Doing the same with fopen() works for me here. I'm using Mac OS X, so I don't have _wfopen(); assuming _wfopen() isn't returning bad stuff to you, your code should work.

Edit: I tested on cygwin, too - it also seems to work fine.

Carl Norum
Didn't work for me :( , _wfopen returns a normal FILE* pointer.I am running Windows. And my IDE is Visual Studio 2008.
Lefteris
A: 

I cannot find a reference to _wfopen on either of my boxes, I however don't see why opening it with fopen should cause a problem, all you need is a file pointer.

What matters is if or not C recognizes the internal Unicode's values and pushes those binary values to the file properly.

Try just using fopen as Carl suggested, it should work properly.

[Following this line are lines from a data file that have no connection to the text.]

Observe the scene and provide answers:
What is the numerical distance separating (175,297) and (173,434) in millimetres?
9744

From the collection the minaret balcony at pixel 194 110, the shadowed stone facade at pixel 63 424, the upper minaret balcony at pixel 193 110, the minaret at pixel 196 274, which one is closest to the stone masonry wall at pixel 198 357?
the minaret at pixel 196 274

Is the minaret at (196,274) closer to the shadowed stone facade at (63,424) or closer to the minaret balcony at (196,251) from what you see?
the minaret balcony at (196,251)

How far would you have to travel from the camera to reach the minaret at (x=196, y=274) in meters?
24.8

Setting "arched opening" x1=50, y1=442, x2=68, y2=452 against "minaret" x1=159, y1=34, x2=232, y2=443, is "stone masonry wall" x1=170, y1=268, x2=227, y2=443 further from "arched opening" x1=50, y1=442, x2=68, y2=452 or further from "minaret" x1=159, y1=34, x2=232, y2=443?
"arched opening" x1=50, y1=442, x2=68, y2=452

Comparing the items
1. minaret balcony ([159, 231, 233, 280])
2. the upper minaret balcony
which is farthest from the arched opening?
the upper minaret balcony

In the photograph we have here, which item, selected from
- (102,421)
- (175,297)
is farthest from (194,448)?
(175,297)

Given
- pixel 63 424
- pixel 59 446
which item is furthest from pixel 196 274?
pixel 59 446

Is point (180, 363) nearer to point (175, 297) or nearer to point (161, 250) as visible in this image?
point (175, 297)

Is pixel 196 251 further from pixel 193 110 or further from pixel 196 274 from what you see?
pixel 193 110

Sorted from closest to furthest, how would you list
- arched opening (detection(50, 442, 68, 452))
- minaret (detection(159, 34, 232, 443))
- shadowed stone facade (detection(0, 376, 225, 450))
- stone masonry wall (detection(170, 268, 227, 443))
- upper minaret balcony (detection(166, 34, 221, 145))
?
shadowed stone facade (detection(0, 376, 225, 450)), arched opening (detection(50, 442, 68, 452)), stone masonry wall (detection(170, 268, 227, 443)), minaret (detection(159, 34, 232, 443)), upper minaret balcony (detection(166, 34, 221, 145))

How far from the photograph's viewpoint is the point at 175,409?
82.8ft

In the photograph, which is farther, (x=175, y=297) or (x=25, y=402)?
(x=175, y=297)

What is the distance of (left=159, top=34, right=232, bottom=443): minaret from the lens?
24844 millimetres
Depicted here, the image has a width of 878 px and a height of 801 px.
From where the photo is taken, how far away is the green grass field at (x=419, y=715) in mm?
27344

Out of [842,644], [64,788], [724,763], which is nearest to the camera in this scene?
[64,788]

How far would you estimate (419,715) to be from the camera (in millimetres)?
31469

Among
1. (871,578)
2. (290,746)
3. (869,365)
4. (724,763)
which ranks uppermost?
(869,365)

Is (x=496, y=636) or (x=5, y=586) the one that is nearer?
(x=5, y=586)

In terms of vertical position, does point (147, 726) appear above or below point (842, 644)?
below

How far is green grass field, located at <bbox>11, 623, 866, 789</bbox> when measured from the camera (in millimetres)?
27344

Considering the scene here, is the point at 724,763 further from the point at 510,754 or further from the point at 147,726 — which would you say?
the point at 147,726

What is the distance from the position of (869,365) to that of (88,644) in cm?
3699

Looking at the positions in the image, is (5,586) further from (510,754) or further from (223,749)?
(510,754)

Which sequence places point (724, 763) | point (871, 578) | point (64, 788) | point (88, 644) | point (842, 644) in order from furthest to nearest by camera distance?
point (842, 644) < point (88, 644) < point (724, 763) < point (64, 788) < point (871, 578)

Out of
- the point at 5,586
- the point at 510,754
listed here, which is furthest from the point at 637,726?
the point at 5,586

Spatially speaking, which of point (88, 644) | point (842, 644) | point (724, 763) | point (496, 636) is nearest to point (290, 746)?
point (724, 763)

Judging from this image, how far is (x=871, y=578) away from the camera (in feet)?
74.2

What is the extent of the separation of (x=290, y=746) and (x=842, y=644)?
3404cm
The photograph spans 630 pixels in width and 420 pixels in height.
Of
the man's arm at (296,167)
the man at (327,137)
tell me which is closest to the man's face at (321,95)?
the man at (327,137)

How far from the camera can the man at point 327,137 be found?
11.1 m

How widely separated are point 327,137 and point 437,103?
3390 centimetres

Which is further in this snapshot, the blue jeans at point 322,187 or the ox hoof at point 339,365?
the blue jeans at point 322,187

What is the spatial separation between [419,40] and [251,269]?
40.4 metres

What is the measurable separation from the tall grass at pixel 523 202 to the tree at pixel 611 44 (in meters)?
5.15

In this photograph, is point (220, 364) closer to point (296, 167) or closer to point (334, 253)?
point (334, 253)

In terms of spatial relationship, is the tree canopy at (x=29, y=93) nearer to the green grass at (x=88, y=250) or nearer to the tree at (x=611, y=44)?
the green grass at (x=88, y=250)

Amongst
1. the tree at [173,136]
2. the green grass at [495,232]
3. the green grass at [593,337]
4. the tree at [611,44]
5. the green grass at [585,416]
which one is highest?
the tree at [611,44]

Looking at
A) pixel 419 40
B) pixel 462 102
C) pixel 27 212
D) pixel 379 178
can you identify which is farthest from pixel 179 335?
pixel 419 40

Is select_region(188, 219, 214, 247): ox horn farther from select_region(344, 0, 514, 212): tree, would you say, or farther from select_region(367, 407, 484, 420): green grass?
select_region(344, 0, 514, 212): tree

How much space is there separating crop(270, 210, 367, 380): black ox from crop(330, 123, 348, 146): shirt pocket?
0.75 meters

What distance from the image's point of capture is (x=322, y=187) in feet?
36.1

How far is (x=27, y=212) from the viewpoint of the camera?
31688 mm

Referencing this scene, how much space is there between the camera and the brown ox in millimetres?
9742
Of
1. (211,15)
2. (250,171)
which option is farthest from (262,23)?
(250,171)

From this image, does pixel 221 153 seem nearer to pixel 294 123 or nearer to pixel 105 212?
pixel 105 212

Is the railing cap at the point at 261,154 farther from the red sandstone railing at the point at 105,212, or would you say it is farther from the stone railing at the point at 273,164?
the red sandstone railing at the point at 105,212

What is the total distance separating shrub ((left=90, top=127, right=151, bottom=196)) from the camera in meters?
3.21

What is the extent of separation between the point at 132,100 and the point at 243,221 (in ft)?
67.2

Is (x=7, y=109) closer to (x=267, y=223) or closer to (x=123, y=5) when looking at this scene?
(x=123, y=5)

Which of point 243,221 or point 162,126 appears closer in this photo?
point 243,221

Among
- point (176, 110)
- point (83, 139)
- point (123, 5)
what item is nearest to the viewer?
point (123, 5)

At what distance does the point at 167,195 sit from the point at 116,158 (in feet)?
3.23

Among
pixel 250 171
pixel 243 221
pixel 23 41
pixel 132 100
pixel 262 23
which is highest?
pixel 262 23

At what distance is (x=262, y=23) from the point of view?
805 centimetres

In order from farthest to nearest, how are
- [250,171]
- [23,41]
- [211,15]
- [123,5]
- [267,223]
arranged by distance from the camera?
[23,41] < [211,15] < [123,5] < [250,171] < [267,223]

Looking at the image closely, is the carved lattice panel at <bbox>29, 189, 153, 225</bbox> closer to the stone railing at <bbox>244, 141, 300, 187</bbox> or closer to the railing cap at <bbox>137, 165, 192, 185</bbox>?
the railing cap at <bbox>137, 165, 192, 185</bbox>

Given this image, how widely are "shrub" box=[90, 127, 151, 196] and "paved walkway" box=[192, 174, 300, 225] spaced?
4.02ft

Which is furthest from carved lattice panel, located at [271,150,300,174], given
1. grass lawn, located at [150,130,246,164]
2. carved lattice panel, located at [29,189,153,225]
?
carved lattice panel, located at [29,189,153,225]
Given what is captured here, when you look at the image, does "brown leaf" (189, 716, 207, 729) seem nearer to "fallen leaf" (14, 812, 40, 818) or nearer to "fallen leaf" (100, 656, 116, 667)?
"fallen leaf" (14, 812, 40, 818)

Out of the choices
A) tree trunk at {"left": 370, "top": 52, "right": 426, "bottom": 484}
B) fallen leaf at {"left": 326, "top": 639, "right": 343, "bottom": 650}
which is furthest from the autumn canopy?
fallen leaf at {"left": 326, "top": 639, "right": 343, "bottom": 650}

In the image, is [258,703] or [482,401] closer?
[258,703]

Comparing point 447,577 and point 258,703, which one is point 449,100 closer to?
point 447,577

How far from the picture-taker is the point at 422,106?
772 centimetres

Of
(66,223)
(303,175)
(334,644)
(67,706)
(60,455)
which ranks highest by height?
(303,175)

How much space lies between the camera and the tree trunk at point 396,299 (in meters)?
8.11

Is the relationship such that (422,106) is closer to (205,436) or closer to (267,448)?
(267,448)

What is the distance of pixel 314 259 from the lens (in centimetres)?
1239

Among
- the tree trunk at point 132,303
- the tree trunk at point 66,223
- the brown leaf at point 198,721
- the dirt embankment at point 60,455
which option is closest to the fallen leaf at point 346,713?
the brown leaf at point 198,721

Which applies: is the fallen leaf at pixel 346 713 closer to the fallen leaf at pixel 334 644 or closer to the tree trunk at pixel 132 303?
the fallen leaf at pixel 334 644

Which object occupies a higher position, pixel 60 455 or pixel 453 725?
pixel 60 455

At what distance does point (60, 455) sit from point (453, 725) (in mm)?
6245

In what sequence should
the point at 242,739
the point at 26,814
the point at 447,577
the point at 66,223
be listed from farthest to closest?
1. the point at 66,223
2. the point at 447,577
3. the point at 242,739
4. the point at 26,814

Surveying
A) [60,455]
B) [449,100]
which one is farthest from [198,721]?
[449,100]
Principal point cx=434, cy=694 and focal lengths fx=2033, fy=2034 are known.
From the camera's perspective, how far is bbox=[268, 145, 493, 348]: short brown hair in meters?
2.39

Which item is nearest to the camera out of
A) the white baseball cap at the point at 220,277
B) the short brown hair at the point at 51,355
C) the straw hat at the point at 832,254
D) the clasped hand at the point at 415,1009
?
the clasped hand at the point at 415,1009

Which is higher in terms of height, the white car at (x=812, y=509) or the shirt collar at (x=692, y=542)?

Edit: if it still doesn't work you may try defining the characters as their integer values and pushing them with fwprintf(), I know that's cumbersome and not a good fix in the long run, but it should work as well.

Mimisbrunnr
+4  A: 

You might need to add the encoding to the mode. Possibly this:

f = _wfopen(COMMON_FILE_PATH,L"w, ccs=UTF-16LE");
Mark Wilkins
Thanks .. this worked. But that creates an additional question. I actually wanted this so that I could be able to write unicode to files generally. Japanese was just an example. This will work for all unicode supported languages, correct?
Lefteris
Correct. It should not be language dependent.